* 課題の内容
大晦日に一年を振り返る文章を、最後の文に続けて書き継ぐこと。

* 提示された文章
· · · · · · ·

【2014年12月の雑感②】
大晦日に思うこと
■そうかもう今年も終わるのかと、「ゆく年を見送ってたたずむ思いと、くる年を迎えに先急ぎする気持ちが混じり合う。」(「」内は天声人語 の書き出しを拝借しました)。続いて「喜怒哀楽を積み上げた1年を納める」とあります。
●後半の「喜怒哀楽」に心が引っかかりました。喜怒哀楽とは人間の感情を具体的に分類した表現です。喜び、怒り、哀しみ、楽しみの4つに分類しています。他にも慈しむや愛するなどがありますが、先の4つは的確な表現でしょう。
●私はできれば喜びや楽しみが多く、怒りや哀しみが少ない人生でありたいと願うものです。
●この4つの感情の表現を眺めていて思うのは、「楽しみ」は能動的なものであるけれど「喜び」「哀しみ」「怒り」は受動的なものだということです。楽しみは自分の意思で行うものですが、その他は外からの何らかの働きかけの結果生まれる感情ではないでしょうか?
●そうすると「楽しみ」に焦点を当てて、いかに「楽しむ」のかを考えるのが必要になります。私の場合は「楽しむ」を「愉しむ」という字の方を使います。なぜならこの方が『こころを前向きにする』と解釈できるからです。「楽」の方はリラックスする時に使います。
●そこで「愉しむ」ことの一番の分野は『仕事』だと思います。仕事を通じて人の役に立つことに「喜びを見出す」のが最上だと考えています。仕事以外の分野には「家庭・家族」や「趣味」、「健康」、「信仰」などがあります。どこに愉しみを見出すかは各人の価値観の問題ですから他人に強要するものではありません。
●仕事を愉しむ方法は、常に「①ねらい(目的)を定める」、「②手段方法を創意工夫する」、「➂結果を検証(実態を把握)しながら次の手を考える」ことにあると思っています。そしていつも対象となる相手の立場にたって考える習慣を身に着けることです。
■今年は昨年と違って腰痛が出ませんでした。それだけパソコンに向かう時間が減ったのかもしれません。健康には問題のない1年でした。少しずつ衰えてきているのでしょうが、よく眠り、ほどほどに食べるのが良いのでしょう。そして本欄に61篇目を書いている(月平均5編)コラムが私の脳を活性化させてくれています。
●長年続けてきた研修テキストを最新のものに更新し続けているのも良いのかもしれません。仕事の全盛期よりも今の方が内容は数段良くなっているのは皮肉なものです。
■昨夜のプロボクシング、WBO世界スーパーフライ級タイトルマッチにおける井上尚弥選手の試合は久々にボクシングの醍醐味を味わわせてくれました。ゲスト解説の香川照之さんが興奮していましたが同感です。

· · · · · · ·

* 与えられた資料
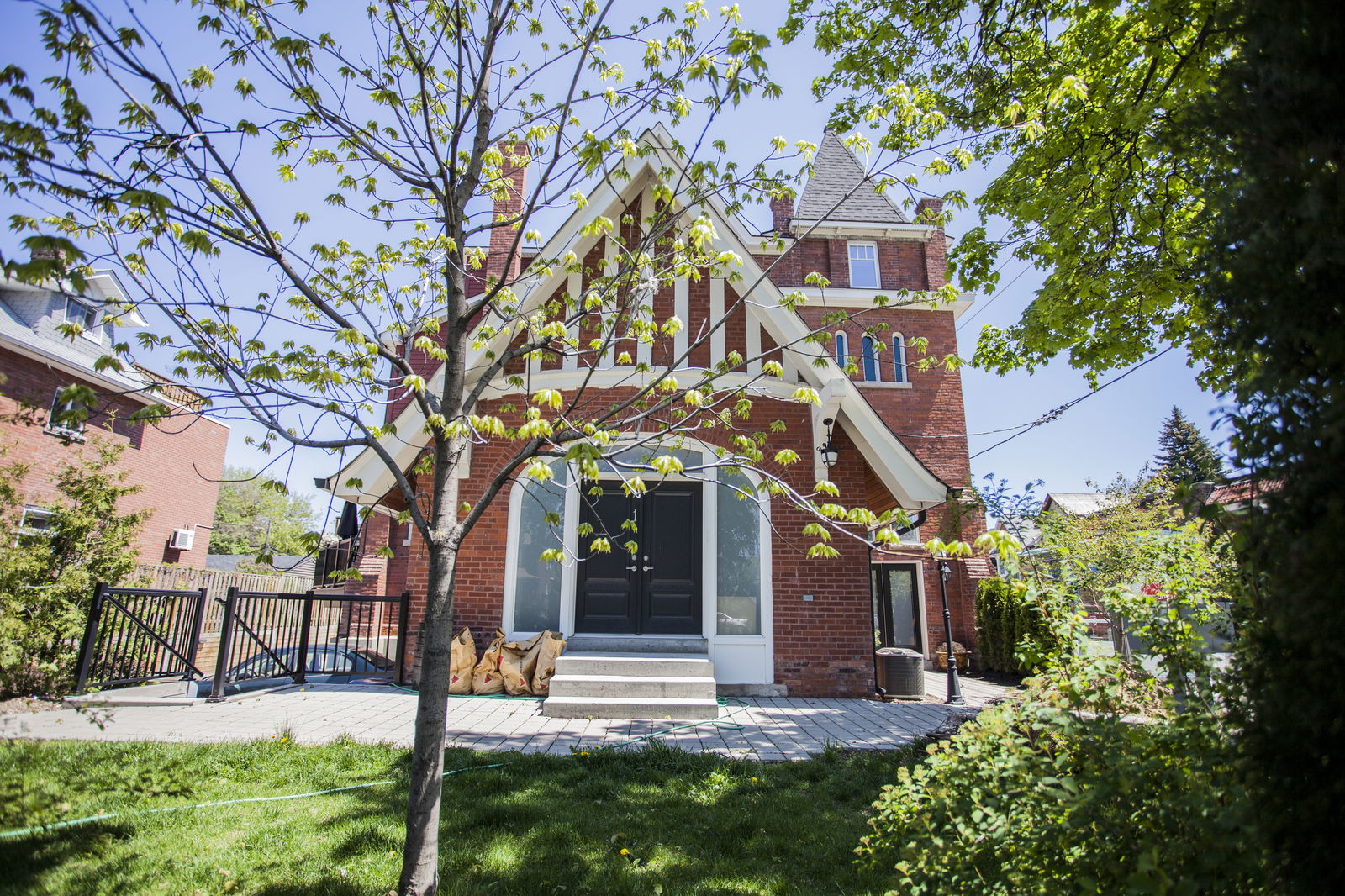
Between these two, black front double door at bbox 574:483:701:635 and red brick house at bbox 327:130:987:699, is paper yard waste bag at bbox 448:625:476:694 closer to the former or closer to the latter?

· · · · · · ·

* この課題の解答
●新旧世代交代を実現しました。スポーツの世界では若さは武器です。長くタイトルを保持してもらいたいですね。今夜もトリプル世界タイトル戦が行われますが、(実際は昼間に行われる)良い試合を見せてほしいものです。
●世代交代と言えば昨日観た故菅原文太さん主演のDVD「仁義なき戦い‐完結編」でも、「世代交代」がテーマになっていました。人生の第4楽章、冬の時代を迎えている私には共感する内容です。「ぼんくら」が頭に立たないようにしなければいけませんね。
●菅原文太さんと言えば、同世代の高倉健さんも今年故人になられました。いずれも男性の平均寿命になられての旅立ちです。ご冥福を祈ります。高倉健さんの映画はあまり見ていませんが、「八甲田山」と「駅」だけは見ました。
●特に「八甲田山」は昔、リーダーシップ研修のテキストになったので新田次郎氏の原作やこの映画を観たものです。組織の指揮系統のあり方、チーム編成、準備力の重要性、状況判断力、面子にこだわらず専門家の助力を得ることなどが学びの対象だったと記憶しています。
●ですが私はそもそもこの行軍訓練が何のために行われたのか、その必要性、が問われなかったのが問題ではないかと思います。そして昭和の敗戦まで日本軍隊を支配する精神力の異常なまでの重視、論理的思考の欠如などを反省材料にすべきでしょう。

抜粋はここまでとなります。